**AUSZUG**
Ich glaube, dass dieses Video von einigen Journalisten so negativ kommentiert wurde, liegt vielleicht teilweise an beleidigter Eitelkeit, dass nicht sie eines der raren Merkel-Interview ergattert haben. Das ganze hat auch viel mit Erwartungshaltung zu tun: Von einem im Fernsehen gesendeten politischen Interview haben wir relativ klare Erwartungen, wie so etwas abzulaufen hat. Von Journalismus an sich auch. Bei Youtube-Channels gibt es diese klaren Regeln aber nicht, weil sich da gerade neue Regeln herausbilden, die im Fluss sind und sich ständig weiter entwickeln. Wer vom Interview enttäuscht war, hat schlicht etwas erwartet, was ein Youtuber wie LeFloid gar nicht leisten will. Was hier passiert, ist eine Art Generation Clash oder Culture Clash. Ein Journalist würde versuchen, Angela Merkel in Fallen zu locken oder sogar unabhängig von seiner eigenen Meinung. Youtuber wie LeFloid machen keinen solchen Journalismus. Vielleicht könnte man es „Pop-Journalismus“ nennen, und überhaupt ist Pop eine ganz okaye Metapher für das, was gerade auf Youtube passiert.

Menschen, die über Youtube die Nase rümpfen, erinnern mich bisweilen ein wenig an die Hörer von E-Musik, die im Pop vor einigen Jahrzehnten den Untergang des Abendlandes sahen. Pop hat seine eigenen Strukturen, Mechanismen und Handwerklichkeiten. Die waren vor einigen Jahrzehnten für ausschließlich mit E-Musik aufgewachsenen Menschen schlicht unsichtbar und im Wortsinne ungenießbar. Heute hingegen sind die Beatles Bestandteil des Musikunterrichts.

**ERFASSTE DATENSÄTZE**
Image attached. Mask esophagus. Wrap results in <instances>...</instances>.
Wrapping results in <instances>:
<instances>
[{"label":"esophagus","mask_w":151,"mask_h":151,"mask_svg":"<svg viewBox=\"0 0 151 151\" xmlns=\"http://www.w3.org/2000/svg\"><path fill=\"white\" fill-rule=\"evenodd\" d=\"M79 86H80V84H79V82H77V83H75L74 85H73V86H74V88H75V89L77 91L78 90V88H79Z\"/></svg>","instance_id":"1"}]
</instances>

**SCHRIFTLICHE ANWEISUNG 1**
Was ist laut dem Text über LeFloids Merkel-Interview heute Teil des Musikunterrichts?
**SCHRIFTLICHE ANWEISUNG 2**
Schreib den Text über Youtube und Pop-Journalismus im Anschluss an seinen letzten Satz weiter.
Die Datensätze braucht man hier nicht.

**SCHRIFTLICHE ANTWORT 1**
Die Beatles.

**SCHRIFTLICHE ANTWORT 2**
Wie im Pop gibt es Kommerz und Punk und lässt sich beides nicht immer auseinander halten. Wie im PopWie im Pop finden sich unter Bergen von Trash die Perlen. Um bei der Metapher zu bleiben: Lefloid erinnert mich ein wenig an Udo Lindenberg, als er Honecker eine Gitarre schenkte. Diese Mischung aus Respekt und Respektlosigkeit, Kritik und Anbiederei und vor allem: locker bleiben! Natürlich ist das Interview nicht das St. Pepper’s Lonely Hearts Club Band des Pop-Journalismus, ganz im Gegenteil. Allerdings ist mein Eindruck, dass in bestimmten Kreisen ein allgemeines Naserümpfen gegenüber Youtubern besteht. Ein solcher Dünkel ist gerade für Journalisten und Medienmacher gefährlich, weil sie den Anschluss an die Millionen Zuschauer verlieren, die das ganz offenbar sehen wollen.

Der wesentliche Unterschied zwischen Youtubern und LeFloid scheint mir darin zu bestehen, dass sie nicht mit dem Anspruch auftreten, Journalismus zu betreiben. Sie labern einfach in eine Kamera und klingen dabei wie ein Buddy, mit dem wir uns beiläufig über irgendwas unterhalten. LeFloid versucht gar nicht erst, den klassischen Riten des Journalismus zu genügen, sondern lässt Merkels Meinung einfach stehen, erlaubt sich ein „Agree to Disagree“, bleibt respektvoll und ist sich nicht zu schade, ihr in anderen Punkten zuzustimmen. Was im Kontext eines politischen Interviews unglaublich weichgespült klingt, ist das, was wir sonst im Alltagsleben als „Kinderstube“ bezeichnen, um einigermaßen erträglich miteinander klarzukommen. Ich glaube, genau darin liegt auch der Grund, warum sich junge Menschen von solchen Youtube-Channels angesprochen fühlen. Während in den großen Medien alles auf ein seriöses Äußeres und Dramatik und Pathos getrimmt ist, geben Youtube-Videos den Zuschauern das Gefühl, mitgemeint und angesprochen zu sein.

Besonders deutlich wurde mir das anhand eines Schminkvideos. „Schminkvideo“ ist gerade das Schimpfwort für banalen Inhalt überhaupt und hat das Wort „Katzencontent“ abgelöst. Für die breite Masse der Schminkvideos gilt das auch, außer du interessierst dich gerade tatsächlich fürs Schminken. Spannend wird das Genre, wenn die sich Schminkenden anfangen, nebenher über andere Dinge zu reden. In dem Moment wird eine Art Feuilleton draus. Politische oder gesellschaftliche Fragen werden ganz nebenher verhandelt, ähnlich wie bei zwei Frauen, die nebenher aufs Klo gehen. Natürlich ist das vom Niveau her nicht mit klassischem Feuilleton zu vergleichen, allerdings erreicht eben dieses klassische Feuilleton mit seinen „Walls of Text“ eben nur ganz bestimmte Zielgruppen, die bereit sind, die ellenlangen Abhandlungen auch lesen zu wollen.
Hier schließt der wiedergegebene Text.